-- Data excerpts --
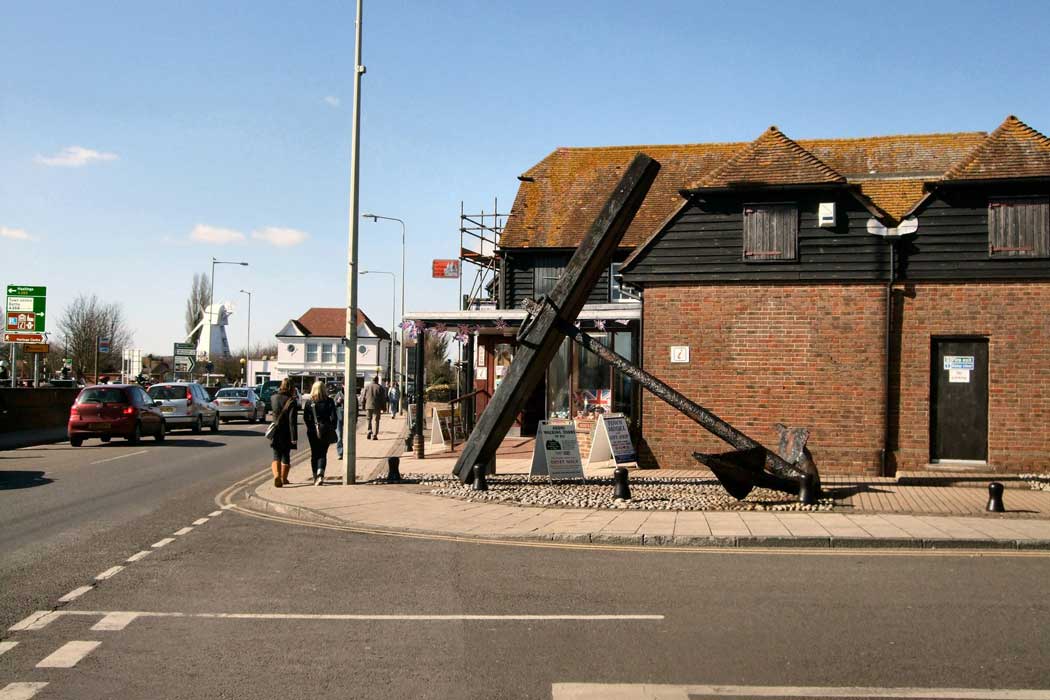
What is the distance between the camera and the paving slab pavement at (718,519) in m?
10.4

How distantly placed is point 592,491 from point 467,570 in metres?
5.67

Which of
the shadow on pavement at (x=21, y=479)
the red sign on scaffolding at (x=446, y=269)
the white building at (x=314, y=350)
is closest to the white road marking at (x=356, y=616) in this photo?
the shadow on pavement at (x=21, y=479)

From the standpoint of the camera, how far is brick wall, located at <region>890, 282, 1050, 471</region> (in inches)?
620

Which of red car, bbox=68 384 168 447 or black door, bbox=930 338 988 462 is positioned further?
red car, bbox=68 384 168 447

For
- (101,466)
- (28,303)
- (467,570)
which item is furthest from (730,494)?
(28,303)

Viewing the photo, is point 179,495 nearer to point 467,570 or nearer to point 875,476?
point 467,570

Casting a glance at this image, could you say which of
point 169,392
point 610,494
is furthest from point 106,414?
point 610,494

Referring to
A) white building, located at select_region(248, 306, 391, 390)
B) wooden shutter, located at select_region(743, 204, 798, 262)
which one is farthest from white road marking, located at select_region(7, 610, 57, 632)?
white building, located at select_region(248, 306, 391, 390)

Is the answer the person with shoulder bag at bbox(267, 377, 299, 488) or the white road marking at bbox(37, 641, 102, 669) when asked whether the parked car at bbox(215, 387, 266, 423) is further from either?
the white road marking at bbox(37, 641, 102, 669)

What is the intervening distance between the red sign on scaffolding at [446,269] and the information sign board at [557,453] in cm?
2266

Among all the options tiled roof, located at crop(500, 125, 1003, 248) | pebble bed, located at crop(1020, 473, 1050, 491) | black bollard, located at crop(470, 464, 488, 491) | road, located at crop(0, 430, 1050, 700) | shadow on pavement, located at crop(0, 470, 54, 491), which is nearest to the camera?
road, located at crop(0, 430, 1050, 700)

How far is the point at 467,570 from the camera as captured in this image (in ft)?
29.0

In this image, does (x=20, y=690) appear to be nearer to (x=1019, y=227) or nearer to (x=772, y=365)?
(x=772, y=365)

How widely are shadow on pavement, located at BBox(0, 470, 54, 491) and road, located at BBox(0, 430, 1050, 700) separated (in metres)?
5.27
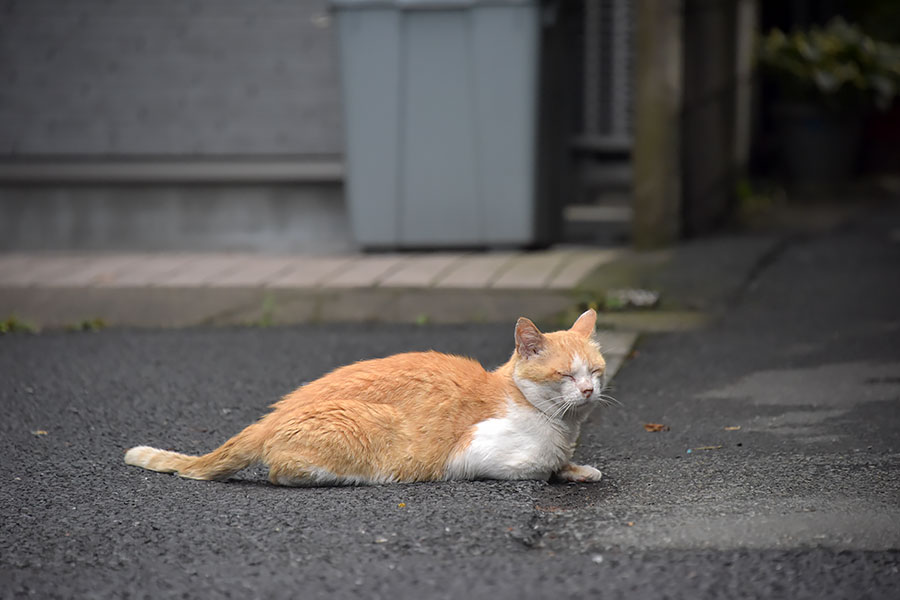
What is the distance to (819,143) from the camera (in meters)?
10.9

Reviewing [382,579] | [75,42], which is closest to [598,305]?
[382,579]

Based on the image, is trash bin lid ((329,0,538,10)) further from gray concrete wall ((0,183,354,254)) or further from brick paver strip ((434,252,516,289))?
brick paver strip ((434,252,516,289))

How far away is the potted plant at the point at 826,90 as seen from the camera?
10.3 m

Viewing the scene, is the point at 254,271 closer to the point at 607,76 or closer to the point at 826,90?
the point at 607,76

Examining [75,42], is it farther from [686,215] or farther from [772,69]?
[772,69]

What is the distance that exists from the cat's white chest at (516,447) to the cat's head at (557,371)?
0.18 feet

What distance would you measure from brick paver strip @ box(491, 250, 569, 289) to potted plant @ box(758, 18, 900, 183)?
4330 millimetres

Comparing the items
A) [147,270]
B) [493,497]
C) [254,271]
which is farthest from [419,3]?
[493,497]

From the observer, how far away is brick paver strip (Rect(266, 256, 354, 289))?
6781 millimetres

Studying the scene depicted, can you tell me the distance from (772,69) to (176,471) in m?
8.63

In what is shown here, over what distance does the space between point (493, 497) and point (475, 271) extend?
3656 millimetres

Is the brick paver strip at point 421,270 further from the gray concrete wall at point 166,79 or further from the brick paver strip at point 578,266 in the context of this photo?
the gray concrete wall at point 166,79

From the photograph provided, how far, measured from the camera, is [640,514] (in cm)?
320

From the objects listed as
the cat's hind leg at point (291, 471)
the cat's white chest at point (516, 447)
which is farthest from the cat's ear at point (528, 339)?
the cat's hind leg at point (291, 471)
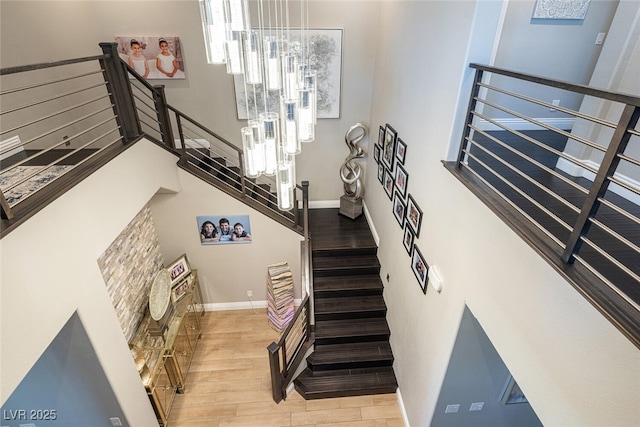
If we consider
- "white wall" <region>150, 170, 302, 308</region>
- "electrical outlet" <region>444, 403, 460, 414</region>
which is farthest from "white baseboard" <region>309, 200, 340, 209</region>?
"electrical outlet" <region>444, 403, 460, 414</region>

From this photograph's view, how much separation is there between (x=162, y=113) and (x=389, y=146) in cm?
283

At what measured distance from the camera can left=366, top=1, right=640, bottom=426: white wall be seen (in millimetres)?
1361

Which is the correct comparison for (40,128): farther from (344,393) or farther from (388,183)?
(344,393)

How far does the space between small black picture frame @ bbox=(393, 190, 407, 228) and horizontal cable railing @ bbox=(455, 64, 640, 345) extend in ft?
3.28

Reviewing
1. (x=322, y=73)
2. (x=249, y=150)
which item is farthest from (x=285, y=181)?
(x=322, y=73)

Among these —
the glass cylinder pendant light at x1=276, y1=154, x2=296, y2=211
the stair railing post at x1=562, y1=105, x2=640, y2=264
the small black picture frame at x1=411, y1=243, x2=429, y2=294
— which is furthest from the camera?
the small black picture frame at x1=411, y1=243, x2=429, y2=294

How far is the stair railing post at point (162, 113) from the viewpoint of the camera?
3904 mm

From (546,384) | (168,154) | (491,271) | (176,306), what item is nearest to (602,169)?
(491,271)

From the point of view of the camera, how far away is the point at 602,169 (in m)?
1.31

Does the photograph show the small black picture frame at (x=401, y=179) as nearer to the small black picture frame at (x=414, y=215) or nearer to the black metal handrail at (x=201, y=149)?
the small black picture frame at (x=414, y=215)

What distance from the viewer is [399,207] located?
3836mm

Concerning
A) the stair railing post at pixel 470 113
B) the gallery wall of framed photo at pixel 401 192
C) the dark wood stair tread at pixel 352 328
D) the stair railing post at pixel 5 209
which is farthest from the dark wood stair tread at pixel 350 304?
the stair railing post at pixel 5 209

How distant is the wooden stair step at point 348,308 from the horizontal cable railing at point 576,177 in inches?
101

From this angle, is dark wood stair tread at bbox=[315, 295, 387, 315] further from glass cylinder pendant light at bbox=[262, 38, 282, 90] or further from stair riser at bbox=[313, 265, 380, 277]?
glass cylinder pendant light at bbox=[262, 38, 282, 90]
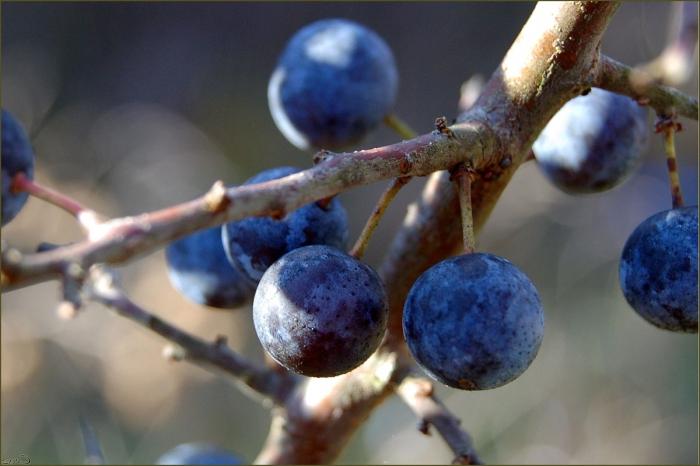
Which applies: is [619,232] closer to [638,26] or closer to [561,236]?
[561,236]

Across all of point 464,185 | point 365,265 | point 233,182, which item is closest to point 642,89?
point 464,185

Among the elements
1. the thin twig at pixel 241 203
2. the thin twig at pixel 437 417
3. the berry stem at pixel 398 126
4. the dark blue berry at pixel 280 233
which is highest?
the thin twig at pixel 241 203

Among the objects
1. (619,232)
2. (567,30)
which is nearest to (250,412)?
(619,232)

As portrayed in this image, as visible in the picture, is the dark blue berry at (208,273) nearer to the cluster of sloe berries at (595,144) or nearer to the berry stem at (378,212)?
the berry stem at (378,212)

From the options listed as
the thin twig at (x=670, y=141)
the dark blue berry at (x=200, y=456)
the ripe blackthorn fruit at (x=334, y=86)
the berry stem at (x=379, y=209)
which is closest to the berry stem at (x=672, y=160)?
the thin twig at (x=670, y=141)

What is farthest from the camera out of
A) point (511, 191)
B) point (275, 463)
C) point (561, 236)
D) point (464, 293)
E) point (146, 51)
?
point (146, 51)

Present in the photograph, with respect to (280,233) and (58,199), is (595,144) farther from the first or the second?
(58,199)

-- Task objective --
Reproduce every row above word for word, without the pictures.

-- Output --
What is the distance between the camera and the paving slab pavement at (718,519) in m?
10.4

How distantly placed is point 592,491 from point 467,570 in metres?
5.67

Which of
the shadow on pavement at (x=21, y=479)
the red sign on scaffolding at (x=446, y=269)
the white building at (x=314, y=350)
is closest to the white road marking at (x=356, y=616) in this photo?
the shadow on pavement at (x=21, y=479)

From the standpoint of the camera, how far is brick wall, located at <region>890, 282, 1050, 471</region> (in inches)?
620

Which of red car, bbox=68 384 168 447 or black door, bbox=930 338 988 462 is positioned further?
red car, bbox=68 384 168 447

For
- (101,466)
- (28,303)
- (467,570)
which item is furthest from (730,494)?
(28,303)

Viewing the photo, is point 179,495 nearer to point 467,570 or nearer to point 875,476?
point 467,570

Casting a glance at this image, could you say which of
point 169,392
point 610,494
is furthest from point 106,414?
point 610,494

Referring to
A) white building, located at select_region(248, 306, 391, 390)
B) wooden shutter, located at select_region(743, 204, 798, 262)
which one is farthest from white road marking, located at select_region(7, 610, 57, 632)?
white building, located at select_region(248, 306, 391, 390)

Is the answer the person with shoulder bag at bbox(267, 377, 299, 488) or the white road marking at bbox(37, 641, 102, 669) when asked whether the parked car at bbox(215, 387, 266, 423) is further from either?
the white road marking at bbox(37, 641, 102, 669)

What is the intervening distance between the red sign on scaffolding at [446,269] and the information sign board at [557,453] in cm?
2266

Among all the options tiled roof, located at crop(500, 125, 1003, 248) | pebble bed, located at crop(1020, 473, 1050, 491) | black bollard, located at crop(470, 464, 488, 491) | road, located at crop(0, 430, 1050, 700) | shadow on pavement, located at crop(0, 470, 54, 491), which is nearest to the camera?
road, located at crop(0, 430, 1050, 700)

How far is the point at 467,570 from the camera as captured in this image (in ft)?
29.0

In this image, does (x=20, y=690) appear to be nearer to (x=1019, y=227) or nearer to (x=772, y=365)?
(x=772, y=365)

How widely are shadow on pavement, located at BBox(0, 470, 54, 491) and road, located at BBox(0, 430, 1050, 700) separated (in metres)?
5.27
What is the distance to (819,143) from the camera (in meters)?
10.9

Reviewing [382,579] | [75,42], which is closest to [598,305]?
[382,579]

Based on the image, is trash bin lid ((329,0,538,10)) further from gray concrete wall ((0,183,354,254)) or further from brick paver strip ((434,252,516,289))?
brick paver strip ((434,252,516,289))

How far away is the potted plant at the point at 826,90 as seen from the camera?
10.3 m

Viewing the scene, is the point at 254,271 closer to the point at 607,76 or closer to the point at 826,90?
the point at 607,76

Examining [75,42], is it farther from [686,215] or farther from [772,69]?
[772,69]

What is the distance that exists from the cat's white chest at (516,447) to the cat's head at (557,371)?
0.18 feet

What distance would you measure from brick paver strip @ box(491, 250, 569, 289) to potted plant @ box(758, 18, 900, 183)?
4330 millimetres

Comparing the items
A) [147,270]
B) [493,497]
C) [254,271]
which is farthest from [419,3]?
[493,497]

From the observer, how far away is brick paver strip (Rect(266, 256, 354, 289))?
6781 millimetres

Studying the scene depicted, can you tell me the distance from (772,69) to (176,471) in m?
8.63

In what is shown here, over what distance does the space between point (493, 497) and point (475, 271) extend?
3656 millimetres

Is the brick paver strip at point 421,270 further from the gray concrete wall at point 166,79 or further from the brick paver strip at point 578,266 in the context of this photo?
the gray concrete wall at point 166,79

From the photograph provided, how far, measured from the camera, is [640,514] (in cm)?
320

From the objects listed as
the cat's hind leg at point (291, 471)
the cat's white chest at point (516, 447)
which is farthest from the cat's ear at point (528, 339)?
the cat's hind leg at point (291, 471)
If we consider
- "white wall" <region>150, 170, 302, 308</region>
- "electrical outlet" <region>444, 403, 460, 414</region>
which is farthest from "white baseboard" <region>309, 200, 340, 209</region>?
"electrical outlet" <region>444, 403, 460, 414</region>

From this photograph's view, how much separation is there between (x=162, y=113) and (x=389, y=146) in cm?
283

At what measured distance from the camera can left=366, top=1, right=640, bottom=426: white wall be seen (in millimetres)?
1361

Which is the correct comparison for (40,128): farther from (344,393) or farther from (388,183)?
(344,393)

How far does the space between small black picture frame @ bbox=(393, 190, 407, 228) and horizontal cable railing @ bbox=(455, 64, 640, 345) extend in ft?
3.28

Reviewing
1. (x=322, y=73)
2. (x=249, y=150)
which item is farthest from (x=285, y=181)?
(x=322, y=73)

Among these —
the glass cylinder pendant light at x1=276, y1=154, x2=296, y2=211
the stair railing post at x1=562, y1=105, x2=640, y2=264
the small black picture frame at x1=411, y1=243, x2=429, y2=294
— which is furthest from the camera?
the small black picture frame at x1=411, y1=243, x2=429, y2=294

How far is the stair railing post at point (162, 113) from the viewpoint of the camera?
3904 mm

From (546,384) | (168,154) | (491,271) | (176,306), what item is nearest to (602,169)?
(491,271)

From the point of view of the camera, how far away is the point at 602,169 (in m)?
1.31

Does the photograph show the small black picture frame at (x=401, y=179) as nearer to the small black picture frame at (x=414, y=215) or nearer to the black metal handrail at (x=201, y=149)?
the small black picture frame at (x=414, y=215)

What distance from the viewer is [399,207] located?
3836mm

Concerning
A) the stair railing post at pixel 470 113
B) the gallery wall of framed photo at pixel 401 192
C) the dark wood stair tread at pixel 352 328
D) the stair railing post at pixel 5 209
which is farthest from the dark wood stair tread at pixel 350 304?
the stair railing post at pixel 5 209

How distant is the wooden stair step at point 348,308 from the horizontal cable railing at point 576,177 in inches?
101

From this angle, is dark wood stair tread at bbox=[315, 295, 387, 315] further from glass cylinder pendant light at bbox=[262, 38, 282, 90] or further from stair riser at bbox=[313, 265, 380, 277]?
glass cylinder pendant light at bbox=[262, 38, 282, 90]
Which applies: is [619,232] closer to [638,26] or closer to [561,236]?
[561,236]

Across all of point 464,185 | point 365,265 | point 233,182, which item is closest to point 642,89?
point 464,185

Among the elements
1. the thin twig at pixel 241 203
2. the thin twig at pixel 437 417
3. the berry stem at pixel 398 126
4. the dark blue berry at pixel 280 233
which is highest?
the thin twig at pixel 241 203

Among the objects
1. (619,232)
2. (567,30)
which is nearest to (250,412)?
(619,232)

As portrayed in this image, as visible in the picture, is the dark blue berry at (208,273) nearer to the cluster of sloe berries at (595,144) or nearer to the berry stem at (378,212)?
the berry stem at (378,212)

From the options listed as
the thin twig at (x=670, y=141)
the dark blue berry at (x=200, y=456)
the ripe blackthorn fruit at (x=334, y=86)
the berry stem at (x=379, y=209)
which is closest to the berry stem at (x=672, y=160)?
the thin twig at (x=670, y=141)

What is farthest from the camera out of
A) point (511, 191)
B) point (275, 463)
C) point (561, 236)
D) point (464, 293)
E) point (146, 51)
?
point (146, 51)

Present in the photograph, with respect to (280,233) and (58,199), is (595,144) farther from the first or the second?
(58,199)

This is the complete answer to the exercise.